Supplied passage:
Redox cycling of diaspirin cross-linked hemoglobin induces G2/M arrest and apoptosis in cultured endothelial cells

Abstract

Abstract It is hypothesized that oxidative reactions of hemoglobin driven by reactive oxygen species in the vasculature lead to endothelial cell injury or death. Bovine aortic endothelial cells were incubated with diaspirin cross-linked hemoglobin (DBBF-Hb), developed as a hemoglobin-based oxygen carrier, and hydrogen peroxide (H2O2), generated by the glucose oxidase system. The low steady flux of H2O2 oxidizes the ferrous form of DBBF-Hb and drives the redox cycling of ferric and ferryl DBBF-Hb. Cells underwent rounding, swelling and detachment, and accumulated in the G2/M phase of the cell cycle. G2/M arrest preceded the onset of apoptosis as determined by increases in phosphatidylserine (PS) externalization and sub-G1 events. Redox cycling of unmodified hemoglobin also led to G2/M arrest and apoptosis. The rate and extent of DBBF-Hb oxidation correlated with the onset and extent of G2/M arrest and apoptosis and induced significant decreases in soluble reduced thiols. Earlier depletion of glutathione by pretreatment with buthionine sulfoximine rendered cells more susceptible to G2/M arrest and apoptosis. The caspase inhibitor, z-VAD-fmk, had no effect on the induction of G2/M arrest but completely inhibited the subsequent increases in PS externalization and sub-G1 events. Catalase inhibited DBBF-Hb oxidation, the loss of thiols, and the onset of G2/M arrest and apoptosis. These data support a causative role for the ferric–ferryl redox cycle in the development of endothelial cell injury.

Provided information:
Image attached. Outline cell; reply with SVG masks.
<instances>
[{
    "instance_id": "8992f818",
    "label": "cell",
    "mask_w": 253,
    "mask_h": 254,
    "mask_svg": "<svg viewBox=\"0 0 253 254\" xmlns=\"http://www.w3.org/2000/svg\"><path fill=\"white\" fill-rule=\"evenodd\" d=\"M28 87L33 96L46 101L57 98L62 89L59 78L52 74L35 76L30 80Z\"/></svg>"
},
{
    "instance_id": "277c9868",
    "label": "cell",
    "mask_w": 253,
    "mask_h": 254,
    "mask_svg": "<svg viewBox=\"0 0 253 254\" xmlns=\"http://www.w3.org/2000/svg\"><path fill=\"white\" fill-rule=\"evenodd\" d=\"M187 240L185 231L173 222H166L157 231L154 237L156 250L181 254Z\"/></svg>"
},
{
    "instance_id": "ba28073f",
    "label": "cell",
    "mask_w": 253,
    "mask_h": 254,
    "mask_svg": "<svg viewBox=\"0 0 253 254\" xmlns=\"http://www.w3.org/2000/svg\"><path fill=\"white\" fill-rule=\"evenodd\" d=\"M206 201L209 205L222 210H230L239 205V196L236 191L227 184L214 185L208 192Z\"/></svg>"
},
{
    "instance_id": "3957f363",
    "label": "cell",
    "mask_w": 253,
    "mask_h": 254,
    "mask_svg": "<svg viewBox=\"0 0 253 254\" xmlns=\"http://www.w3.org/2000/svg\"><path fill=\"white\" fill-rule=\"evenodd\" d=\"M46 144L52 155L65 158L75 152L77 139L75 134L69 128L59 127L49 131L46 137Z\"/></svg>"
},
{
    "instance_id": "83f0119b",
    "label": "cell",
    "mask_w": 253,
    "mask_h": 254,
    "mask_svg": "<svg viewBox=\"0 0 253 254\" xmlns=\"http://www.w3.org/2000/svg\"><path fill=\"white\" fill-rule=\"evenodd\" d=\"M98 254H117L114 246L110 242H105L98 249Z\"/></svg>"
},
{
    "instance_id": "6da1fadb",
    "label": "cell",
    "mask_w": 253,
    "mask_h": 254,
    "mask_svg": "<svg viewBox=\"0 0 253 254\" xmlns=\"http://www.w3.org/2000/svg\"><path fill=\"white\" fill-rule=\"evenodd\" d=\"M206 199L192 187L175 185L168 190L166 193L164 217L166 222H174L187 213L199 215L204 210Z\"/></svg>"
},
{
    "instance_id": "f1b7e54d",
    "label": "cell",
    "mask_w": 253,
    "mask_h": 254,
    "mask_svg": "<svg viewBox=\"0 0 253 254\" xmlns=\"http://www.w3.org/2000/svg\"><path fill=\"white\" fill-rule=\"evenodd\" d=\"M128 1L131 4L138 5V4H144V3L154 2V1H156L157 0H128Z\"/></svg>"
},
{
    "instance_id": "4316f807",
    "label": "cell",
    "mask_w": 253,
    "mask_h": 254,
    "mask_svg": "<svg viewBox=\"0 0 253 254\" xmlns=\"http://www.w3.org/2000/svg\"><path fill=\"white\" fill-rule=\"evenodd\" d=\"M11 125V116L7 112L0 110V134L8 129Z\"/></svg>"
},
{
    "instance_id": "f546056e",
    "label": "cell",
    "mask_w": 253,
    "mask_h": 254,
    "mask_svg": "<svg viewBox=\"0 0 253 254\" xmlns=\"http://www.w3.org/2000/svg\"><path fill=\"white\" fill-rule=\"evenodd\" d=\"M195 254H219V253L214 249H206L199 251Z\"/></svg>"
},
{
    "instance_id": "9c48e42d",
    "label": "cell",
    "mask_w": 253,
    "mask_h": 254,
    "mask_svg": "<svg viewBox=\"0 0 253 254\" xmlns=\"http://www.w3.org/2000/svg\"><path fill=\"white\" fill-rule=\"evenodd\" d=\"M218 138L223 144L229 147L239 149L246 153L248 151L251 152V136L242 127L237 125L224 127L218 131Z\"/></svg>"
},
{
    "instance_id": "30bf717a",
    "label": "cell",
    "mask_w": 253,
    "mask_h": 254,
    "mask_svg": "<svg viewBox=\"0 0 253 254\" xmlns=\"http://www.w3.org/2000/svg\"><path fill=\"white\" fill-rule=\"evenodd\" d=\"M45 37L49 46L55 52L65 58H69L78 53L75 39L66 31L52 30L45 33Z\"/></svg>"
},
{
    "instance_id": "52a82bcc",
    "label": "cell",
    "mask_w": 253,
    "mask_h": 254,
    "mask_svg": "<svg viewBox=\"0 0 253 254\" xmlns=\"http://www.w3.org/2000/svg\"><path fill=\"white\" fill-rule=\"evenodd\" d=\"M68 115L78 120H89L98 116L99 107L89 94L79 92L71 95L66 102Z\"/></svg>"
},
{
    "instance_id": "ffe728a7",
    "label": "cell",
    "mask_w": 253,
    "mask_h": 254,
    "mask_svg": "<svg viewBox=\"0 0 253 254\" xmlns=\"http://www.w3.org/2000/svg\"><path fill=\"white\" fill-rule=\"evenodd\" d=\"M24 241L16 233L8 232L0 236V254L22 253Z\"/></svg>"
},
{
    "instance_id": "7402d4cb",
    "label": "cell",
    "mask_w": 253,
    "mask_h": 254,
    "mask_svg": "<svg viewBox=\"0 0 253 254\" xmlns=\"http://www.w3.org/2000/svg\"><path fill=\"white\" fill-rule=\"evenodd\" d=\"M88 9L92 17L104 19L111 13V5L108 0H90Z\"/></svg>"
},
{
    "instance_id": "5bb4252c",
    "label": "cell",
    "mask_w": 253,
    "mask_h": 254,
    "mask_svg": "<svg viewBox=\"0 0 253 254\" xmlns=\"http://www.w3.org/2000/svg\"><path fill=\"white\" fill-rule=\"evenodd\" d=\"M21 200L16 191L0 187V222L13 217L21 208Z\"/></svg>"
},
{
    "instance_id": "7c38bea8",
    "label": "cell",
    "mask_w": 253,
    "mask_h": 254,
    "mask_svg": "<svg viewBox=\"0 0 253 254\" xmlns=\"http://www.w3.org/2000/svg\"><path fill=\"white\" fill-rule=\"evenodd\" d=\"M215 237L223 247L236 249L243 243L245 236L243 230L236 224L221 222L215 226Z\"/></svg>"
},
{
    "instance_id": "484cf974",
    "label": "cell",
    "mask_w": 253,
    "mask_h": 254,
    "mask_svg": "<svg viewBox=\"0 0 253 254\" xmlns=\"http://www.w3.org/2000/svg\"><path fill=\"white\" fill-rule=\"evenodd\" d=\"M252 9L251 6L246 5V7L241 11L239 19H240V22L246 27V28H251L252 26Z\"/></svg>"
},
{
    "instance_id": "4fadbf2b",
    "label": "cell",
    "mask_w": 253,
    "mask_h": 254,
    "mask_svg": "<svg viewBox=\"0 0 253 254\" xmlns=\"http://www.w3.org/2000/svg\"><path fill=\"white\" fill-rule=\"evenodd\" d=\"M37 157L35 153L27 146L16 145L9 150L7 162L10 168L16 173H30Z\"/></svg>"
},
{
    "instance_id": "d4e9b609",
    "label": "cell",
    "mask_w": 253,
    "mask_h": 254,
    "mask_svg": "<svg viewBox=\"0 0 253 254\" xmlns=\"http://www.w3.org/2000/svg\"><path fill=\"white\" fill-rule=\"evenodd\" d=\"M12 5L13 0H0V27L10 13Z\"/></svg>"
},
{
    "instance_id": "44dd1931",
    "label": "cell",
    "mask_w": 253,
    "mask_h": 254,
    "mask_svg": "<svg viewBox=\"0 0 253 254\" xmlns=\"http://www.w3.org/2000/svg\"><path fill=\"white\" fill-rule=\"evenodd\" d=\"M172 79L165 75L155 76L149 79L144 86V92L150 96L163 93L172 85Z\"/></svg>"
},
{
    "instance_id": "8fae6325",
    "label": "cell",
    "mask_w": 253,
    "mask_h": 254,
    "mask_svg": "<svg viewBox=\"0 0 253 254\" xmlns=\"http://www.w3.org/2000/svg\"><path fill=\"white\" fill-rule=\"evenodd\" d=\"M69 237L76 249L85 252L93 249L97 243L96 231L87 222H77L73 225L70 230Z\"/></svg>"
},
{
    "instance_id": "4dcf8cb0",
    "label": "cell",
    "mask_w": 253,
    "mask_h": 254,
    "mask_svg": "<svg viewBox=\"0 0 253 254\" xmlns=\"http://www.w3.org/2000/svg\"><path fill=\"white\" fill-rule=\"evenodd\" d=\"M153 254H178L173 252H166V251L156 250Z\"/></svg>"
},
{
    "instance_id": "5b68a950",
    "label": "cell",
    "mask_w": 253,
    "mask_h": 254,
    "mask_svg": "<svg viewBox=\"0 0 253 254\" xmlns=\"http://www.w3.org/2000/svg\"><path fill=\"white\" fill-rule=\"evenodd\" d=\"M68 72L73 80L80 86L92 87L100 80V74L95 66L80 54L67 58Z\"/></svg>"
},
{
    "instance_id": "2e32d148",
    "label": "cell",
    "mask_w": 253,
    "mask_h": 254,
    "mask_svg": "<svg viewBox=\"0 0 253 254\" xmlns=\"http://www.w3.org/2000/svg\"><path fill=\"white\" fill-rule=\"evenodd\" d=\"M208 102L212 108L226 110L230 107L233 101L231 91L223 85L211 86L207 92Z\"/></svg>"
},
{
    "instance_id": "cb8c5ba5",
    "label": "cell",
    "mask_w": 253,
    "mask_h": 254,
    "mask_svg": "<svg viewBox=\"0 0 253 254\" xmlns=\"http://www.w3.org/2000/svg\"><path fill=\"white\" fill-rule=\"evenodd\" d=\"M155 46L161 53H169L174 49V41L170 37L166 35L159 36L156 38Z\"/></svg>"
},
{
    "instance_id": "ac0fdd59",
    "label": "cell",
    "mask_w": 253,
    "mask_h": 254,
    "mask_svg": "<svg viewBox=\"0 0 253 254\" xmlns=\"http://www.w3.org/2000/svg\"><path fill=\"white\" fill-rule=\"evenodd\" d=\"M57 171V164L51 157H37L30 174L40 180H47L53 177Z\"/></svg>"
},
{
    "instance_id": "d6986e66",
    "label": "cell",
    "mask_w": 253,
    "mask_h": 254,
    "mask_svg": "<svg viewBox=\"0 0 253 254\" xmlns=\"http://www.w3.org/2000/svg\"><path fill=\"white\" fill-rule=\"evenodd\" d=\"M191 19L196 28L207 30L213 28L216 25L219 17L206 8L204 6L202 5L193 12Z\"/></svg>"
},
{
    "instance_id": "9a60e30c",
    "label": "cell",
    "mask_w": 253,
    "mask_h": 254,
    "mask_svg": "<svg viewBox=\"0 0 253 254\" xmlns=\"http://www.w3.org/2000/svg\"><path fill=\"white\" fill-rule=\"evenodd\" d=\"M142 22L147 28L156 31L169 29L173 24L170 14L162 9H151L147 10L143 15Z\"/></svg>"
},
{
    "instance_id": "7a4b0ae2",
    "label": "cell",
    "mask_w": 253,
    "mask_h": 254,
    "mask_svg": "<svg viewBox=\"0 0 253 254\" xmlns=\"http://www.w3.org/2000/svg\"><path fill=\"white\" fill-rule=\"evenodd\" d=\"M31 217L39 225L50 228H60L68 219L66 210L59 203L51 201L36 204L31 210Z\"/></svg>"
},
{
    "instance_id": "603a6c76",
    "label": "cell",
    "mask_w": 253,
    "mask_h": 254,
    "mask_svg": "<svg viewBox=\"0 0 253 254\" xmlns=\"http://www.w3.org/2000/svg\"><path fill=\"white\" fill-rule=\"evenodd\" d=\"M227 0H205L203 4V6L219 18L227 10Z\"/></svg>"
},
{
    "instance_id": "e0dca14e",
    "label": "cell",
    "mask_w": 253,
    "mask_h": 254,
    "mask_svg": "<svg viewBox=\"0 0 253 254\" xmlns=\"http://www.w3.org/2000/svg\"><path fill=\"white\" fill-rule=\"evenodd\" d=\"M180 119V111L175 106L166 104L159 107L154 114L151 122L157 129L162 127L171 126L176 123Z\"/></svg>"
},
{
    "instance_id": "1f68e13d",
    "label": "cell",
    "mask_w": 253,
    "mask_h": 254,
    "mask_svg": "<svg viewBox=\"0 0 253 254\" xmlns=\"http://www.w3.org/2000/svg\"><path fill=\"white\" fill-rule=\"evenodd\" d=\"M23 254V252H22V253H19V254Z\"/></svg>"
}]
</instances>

What you need to do: From the abstract on redox cycling of diaspirin cross-linked hemoglobin, list every change in the cells' shape or attachment that the cells underwent.

Output below: Rounding, swelling, detachment